Notice: The reproducibility variables underlying each score are classified using an automated LLM-based pipeline, validated against a manually labeled dataset. LLM-based classification introduces uncertainty and potential bias; scores should be interpreted as estimates. Full accuracy metrics and methodology are described in [1].
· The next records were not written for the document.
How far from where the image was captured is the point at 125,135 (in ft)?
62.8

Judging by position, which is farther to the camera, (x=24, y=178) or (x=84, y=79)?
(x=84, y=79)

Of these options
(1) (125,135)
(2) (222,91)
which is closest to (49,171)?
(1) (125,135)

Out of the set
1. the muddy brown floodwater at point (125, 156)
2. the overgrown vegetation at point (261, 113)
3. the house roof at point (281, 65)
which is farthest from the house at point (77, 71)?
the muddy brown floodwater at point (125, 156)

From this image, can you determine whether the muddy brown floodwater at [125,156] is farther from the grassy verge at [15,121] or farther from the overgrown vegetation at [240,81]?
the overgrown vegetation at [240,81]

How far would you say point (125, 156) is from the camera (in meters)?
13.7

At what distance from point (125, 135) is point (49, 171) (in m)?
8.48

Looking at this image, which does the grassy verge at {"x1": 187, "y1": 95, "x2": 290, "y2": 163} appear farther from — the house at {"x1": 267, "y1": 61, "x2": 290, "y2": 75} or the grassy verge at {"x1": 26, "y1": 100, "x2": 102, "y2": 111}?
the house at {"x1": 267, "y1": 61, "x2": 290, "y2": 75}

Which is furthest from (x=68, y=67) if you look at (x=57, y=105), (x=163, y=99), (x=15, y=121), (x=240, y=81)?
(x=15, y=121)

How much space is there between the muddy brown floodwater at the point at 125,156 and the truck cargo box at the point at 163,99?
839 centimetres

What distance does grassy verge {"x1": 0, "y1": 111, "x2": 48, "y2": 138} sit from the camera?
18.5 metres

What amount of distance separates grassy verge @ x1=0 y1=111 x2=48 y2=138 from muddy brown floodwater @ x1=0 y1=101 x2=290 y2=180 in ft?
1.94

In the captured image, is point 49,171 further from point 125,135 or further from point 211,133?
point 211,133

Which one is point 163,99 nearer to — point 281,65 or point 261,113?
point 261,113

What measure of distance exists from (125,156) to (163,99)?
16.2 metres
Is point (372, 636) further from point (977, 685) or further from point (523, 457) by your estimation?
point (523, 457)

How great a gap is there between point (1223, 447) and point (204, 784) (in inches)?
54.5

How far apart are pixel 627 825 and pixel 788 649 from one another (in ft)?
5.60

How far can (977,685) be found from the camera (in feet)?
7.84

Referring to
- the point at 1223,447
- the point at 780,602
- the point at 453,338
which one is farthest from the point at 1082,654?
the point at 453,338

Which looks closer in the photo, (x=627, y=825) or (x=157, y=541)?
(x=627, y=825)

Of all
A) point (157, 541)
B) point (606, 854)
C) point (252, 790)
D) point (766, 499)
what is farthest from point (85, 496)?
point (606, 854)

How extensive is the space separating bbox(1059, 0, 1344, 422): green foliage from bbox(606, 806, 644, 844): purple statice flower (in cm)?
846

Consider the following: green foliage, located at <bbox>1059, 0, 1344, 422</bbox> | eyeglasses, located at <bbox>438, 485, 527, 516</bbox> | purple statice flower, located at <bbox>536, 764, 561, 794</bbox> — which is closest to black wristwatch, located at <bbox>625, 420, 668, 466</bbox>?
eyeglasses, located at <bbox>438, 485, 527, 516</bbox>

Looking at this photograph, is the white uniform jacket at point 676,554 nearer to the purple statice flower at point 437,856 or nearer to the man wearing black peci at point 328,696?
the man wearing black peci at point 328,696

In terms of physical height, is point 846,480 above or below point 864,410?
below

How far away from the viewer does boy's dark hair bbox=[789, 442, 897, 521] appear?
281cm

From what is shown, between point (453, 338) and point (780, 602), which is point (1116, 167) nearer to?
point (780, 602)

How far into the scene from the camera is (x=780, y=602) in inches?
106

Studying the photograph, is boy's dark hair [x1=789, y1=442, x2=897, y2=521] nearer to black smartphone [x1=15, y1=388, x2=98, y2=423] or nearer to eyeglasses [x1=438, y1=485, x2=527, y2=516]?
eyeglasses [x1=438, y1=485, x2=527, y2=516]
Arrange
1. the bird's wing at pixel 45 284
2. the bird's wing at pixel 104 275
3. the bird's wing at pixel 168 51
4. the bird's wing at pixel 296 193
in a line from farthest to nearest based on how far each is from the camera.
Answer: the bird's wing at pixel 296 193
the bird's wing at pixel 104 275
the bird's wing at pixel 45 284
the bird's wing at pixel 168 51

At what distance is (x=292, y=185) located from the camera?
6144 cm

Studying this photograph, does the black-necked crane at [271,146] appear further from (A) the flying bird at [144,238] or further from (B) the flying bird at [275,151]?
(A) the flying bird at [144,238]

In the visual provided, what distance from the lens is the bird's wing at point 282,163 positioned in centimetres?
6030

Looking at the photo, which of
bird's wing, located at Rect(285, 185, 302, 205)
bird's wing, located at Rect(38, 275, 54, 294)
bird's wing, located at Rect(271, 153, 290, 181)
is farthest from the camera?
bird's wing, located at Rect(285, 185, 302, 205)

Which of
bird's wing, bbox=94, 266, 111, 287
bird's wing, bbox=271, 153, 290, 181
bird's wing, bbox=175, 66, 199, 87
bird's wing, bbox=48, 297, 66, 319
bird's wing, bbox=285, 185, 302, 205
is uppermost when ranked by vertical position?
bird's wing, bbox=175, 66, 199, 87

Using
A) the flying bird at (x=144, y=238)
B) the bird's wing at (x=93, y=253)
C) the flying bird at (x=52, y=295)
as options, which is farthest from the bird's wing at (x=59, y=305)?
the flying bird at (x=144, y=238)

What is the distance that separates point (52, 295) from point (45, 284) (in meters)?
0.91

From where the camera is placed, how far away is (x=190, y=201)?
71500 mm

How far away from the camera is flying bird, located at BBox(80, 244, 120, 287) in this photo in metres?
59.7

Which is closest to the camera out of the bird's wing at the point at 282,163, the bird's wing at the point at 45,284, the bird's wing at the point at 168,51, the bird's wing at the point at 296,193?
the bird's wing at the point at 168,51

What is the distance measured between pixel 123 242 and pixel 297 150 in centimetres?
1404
Near-Exact Privacy Amplification for Matrix Mechanisms

Authors: Christopher Choquette-Choo, Arun Ganesh, Saminul Haque, Thomas Steinke, Abhradeep Guha Thakurta

ICLR 2025 | Venue PDF | LLM Run Details

Reproducibility Variable Result LLM Response
Research Type Experimental Empirically, we show this lets us achieve smaller RMSE on prefix sums than the previous state-of-the-art (SOTA). We also show that we can improve on the SOTA performance on deep learning tasks.
Researcher Affiliation Collaboration Christopher A. Choquette-Choo, Thomas Steinke, & Abhradeep Thakurta Google Deep Mind Mountain View, CA, 94043, USA EMAIL Arun Ganesh Google Research Seattle, WA, 98103, USA EMAIL Saminul Haque Department of Computer Science Stanford University Stanford, CA, 94305, USA EMAIL
Pseudocode Yes Algorithm 1 Estimate-Verify-Release of (Wang et al., 2023) Algorithm 2 Finding σ
Open Source Code No The paper references third-party tools like "Google's differential privacy libraries." and "Opacus" but does not provide specific access to source code for the methodology described in this paper.
Open Datasets Yes Empirical evaluation on CIFAR-10: We next use correlation matrices and σ computed using our privacy analysis to train a VGG model on CIFAR-10.
Dataset Splits Yes We replicate the CIFAR10 image recognition setting considered by (Choquette-Choo et al., 2024a): we also use the same VGG model, 20 epochs of 100 iterations with batch size 500, and momentum of 0.95 and a learning rate cooldown from η to η/20 across iterations 500 to 2000.
Hardware Specification Yes We use a v100 GPU to perform the gradient steps.
Software Dependencies No The paper mentions software like Python, PyTorch, TensorFlow, JAX, and XLA, but does not specify any version numbers for these components or libraries.
Experiment Setup Yes We replicate the CIFAR10 image recognition setting considered by (Choquette-Choo et al., 2024a): we also use the same VGG model, 20 epochs of 100 iterations with batch size 500, and momentum of 0.95 and a learning rate cooldown from η to η/20 across iterations 500 to 2000. We vary ε {0.5, 1.0, 2.0, 4.0, 8.0}. We fix the clip norm to 1.0 and tune the learning rate separately for each com-bination of ε and correlation matrix/amplification method, and then report the average of 100 training runs for each combination.